Count how many lines in the items below contain the word "feet", treating uppercase and lowercase as different. Reply with the number alone.

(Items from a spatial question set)
☆ ☆ ☆ ☆

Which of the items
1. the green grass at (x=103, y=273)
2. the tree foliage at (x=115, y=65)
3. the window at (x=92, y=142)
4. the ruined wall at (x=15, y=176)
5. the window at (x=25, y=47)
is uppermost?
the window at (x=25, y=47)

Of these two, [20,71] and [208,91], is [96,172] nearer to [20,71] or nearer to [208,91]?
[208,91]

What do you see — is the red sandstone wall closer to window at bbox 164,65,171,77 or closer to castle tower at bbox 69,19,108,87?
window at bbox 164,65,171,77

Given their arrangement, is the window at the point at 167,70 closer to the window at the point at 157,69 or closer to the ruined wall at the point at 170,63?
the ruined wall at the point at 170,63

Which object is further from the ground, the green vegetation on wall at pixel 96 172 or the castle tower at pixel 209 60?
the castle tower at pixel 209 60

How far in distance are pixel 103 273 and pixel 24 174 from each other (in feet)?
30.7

☆ ☆ ☆ ☆

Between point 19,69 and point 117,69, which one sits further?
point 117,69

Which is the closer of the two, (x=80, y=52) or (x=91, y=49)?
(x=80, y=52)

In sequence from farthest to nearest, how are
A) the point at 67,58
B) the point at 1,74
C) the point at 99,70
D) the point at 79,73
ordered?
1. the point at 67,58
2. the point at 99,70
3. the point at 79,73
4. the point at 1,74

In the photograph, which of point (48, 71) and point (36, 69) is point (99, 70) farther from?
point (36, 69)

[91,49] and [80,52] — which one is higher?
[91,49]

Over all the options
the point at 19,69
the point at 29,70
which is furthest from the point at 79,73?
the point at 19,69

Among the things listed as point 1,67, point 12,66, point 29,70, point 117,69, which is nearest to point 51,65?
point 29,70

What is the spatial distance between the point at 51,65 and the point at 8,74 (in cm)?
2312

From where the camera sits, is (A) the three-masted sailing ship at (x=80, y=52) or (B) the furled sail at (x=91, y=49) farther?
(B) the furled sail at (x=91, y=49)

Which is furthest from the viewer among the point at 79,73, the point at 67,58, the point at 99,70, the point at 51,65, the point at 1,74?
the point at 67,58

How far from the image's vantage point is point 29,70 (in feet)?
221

☆ ☆ ☆ ☆

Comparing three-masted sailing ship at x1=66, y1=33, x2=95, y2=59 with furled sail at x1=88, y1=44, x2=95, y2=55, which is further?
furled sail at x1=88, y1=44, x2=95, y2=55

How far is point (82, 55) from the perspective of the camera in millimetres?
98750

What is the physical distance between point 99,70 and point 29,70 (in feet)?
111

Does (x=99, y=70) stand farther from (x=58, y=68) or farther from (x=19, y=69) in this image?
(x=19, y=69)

☆ ☆ ☆ ☆

Task answer → 3